Task item: Where the string "Vietnam" appears in a line of the data, show that line.

Information supplied:
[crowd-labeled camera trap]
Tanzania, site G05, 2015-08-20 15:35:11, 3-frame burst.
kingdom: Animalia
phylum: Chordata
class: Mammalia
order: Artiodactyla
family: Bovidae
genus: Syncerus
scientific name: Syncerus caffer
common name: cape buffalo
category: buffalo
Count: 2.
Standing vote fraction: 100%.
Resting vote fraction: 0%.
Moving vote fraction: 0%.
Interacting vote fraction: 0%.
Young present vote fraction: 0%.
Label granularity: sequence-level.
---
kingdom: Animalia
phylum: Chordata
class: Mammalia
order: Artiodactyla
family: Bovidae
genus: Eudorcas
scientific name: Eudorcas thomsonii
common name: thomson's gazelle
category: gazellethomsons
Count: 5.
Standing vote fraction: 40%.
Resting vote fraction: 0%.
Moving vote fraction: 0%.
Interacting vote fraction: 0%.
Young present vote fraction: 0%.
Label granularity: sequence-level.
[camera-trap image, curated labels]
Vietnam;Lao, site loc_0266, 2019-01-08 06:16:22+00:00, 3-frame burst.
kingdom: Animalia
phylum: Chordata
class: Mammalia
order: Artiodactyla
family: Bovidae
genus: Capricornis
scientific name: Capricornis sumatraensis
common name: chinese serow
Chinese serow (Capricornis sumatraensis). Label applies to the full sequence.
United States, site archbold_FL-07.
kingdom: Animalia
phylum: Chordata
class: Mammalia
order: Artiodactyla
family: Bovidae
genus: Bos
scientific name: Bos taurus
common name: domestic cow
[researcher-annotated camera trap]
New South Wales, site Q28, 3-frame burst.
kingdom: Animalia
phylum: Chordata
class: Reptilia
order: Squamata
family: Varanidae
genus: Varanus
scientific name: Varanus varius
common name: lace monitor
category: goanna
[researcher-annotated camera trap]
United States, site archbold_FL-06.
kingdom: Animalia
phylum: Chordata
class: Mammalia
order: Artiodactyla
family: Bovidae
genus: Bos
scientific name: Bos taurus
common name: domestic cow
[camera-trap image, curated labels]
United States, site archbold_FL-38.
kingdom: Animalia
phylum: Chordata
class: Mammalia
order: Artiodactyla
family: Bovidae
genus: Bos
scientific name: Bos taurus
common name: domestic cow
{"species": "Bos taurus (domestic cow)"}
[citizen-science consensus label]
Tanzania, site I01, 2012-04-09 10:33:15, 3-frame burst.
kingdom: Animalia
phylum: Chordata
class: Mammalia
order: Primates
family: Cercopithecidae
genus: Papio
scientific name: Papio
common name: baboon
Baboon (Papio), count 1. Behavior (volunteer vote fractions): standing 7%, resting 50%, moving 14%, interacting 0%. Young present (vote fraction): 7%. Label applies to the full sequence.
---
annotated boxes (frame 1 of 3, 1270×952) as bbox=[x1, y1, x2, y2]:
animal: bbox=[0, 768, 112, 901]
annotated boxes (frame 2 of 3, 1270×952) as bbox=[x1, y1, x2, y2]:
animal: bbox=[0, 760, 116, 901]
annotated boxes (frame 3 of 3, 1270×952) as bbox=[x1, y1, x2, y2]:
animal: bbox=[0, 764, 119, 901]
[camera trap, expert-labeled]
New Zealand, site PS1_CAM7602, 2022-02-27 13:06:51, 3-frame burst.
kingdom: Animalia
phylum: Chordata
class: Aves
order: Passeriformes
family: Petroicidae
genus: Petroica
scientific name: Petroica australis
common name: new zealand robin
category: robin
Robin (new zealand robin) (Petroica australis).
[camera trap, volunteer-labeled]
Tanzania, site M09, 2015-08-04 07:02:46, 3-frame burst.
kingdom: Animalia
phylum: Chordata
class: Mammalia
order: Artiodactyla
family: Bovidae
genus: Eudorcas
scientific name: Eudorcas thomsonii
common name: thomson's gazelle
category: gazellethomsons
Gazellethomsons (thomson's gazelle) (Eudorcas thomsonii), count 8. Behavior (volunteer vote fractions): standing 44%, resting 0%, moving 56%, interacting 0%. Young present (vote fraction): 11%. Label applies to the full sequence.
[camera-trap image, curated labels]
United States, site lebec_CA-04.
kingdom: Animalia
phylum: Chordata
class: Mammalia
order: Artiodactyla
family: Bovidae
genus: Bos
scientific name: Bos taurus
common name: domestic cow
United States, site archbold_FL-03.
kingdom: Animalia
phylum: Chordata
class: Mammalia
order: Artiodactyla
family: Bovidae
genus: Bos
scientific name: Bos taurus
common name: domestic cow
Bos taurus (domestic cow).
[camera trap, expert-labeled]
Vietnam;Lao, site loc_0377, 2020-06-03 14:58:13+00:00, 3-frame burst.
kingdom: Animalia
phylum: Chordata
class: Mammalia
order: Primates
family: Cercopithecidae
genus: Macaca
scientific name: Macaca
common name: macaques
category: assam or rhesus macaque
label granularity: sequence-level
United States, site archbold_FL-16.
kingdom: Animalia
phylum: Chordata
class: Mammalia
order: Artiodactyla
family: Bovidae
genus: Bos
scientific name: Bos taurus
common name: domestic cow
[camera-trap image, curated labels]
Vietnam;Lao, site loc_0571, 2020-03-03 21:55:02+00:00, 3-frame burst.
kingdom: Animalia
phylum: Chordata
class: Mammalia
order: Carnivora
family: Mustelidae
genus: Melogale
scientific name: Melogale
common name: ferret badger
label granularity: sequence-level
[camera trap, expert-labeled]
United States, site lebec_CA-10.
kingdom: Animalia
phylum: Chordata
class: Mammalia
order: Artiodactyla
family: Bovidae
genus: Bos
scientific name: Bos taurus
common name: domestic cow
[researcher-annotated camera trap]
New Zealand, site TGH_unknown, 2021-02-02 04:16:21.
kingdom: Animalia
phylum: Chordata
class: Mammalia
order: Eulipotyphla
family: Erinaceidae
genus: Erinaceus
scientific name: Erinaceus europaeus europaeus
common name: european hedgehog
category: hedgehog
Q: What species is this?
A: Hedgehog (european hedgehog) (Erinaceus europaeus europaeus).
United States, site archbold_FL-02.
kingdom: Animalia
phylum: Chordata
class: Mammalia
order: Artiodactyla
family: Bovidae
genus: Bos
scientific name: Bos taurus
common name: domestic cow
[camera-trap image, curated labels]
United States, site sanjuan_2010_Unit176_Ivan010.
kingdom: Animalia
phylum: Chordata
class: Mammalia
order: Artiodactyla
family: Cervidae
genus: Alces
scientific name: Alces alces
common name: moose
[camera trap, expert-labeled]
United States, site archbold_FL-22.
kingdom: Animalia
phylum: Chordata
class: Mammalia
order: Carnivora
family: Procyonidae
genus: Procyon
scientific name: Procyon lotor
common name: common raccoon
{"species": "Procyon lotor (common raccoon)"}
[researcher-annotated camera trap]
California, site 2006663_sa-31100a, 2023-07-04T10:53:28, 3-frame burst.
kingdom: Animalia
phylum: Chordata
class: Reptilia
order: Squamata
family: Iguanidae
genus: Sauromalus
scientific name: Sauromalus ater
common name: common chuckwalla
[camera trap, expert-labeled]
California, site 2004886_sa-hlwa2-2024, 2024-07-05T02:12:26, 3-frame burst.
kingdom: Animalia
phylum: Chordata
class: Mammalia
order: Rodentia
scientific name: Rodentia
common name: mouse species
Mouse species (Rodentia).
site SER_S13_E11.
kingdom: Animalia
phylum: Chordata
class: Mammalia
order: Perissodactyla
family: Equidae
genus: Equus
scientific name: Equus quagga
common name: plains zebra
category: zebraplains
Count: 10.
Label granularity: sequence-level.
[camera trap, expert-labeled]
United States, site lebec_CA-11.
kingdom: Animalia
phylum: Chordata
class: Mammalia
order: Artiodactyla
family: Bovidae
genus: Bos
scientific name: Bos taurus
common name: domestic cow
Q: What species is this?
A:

Response to this exercise:
Vietnam;Lao, site loc_0266, 2019-01-08 06:16:22+00:00, 3-frame burst.
Vietnam;Lao, site loc_0377, 2020-06-03 14:58:13+00:00, 3-frame burst.
Vietnam;Lao, site loc_0571, 2020-03-03 21:55:02+00:00, 3-frame burst.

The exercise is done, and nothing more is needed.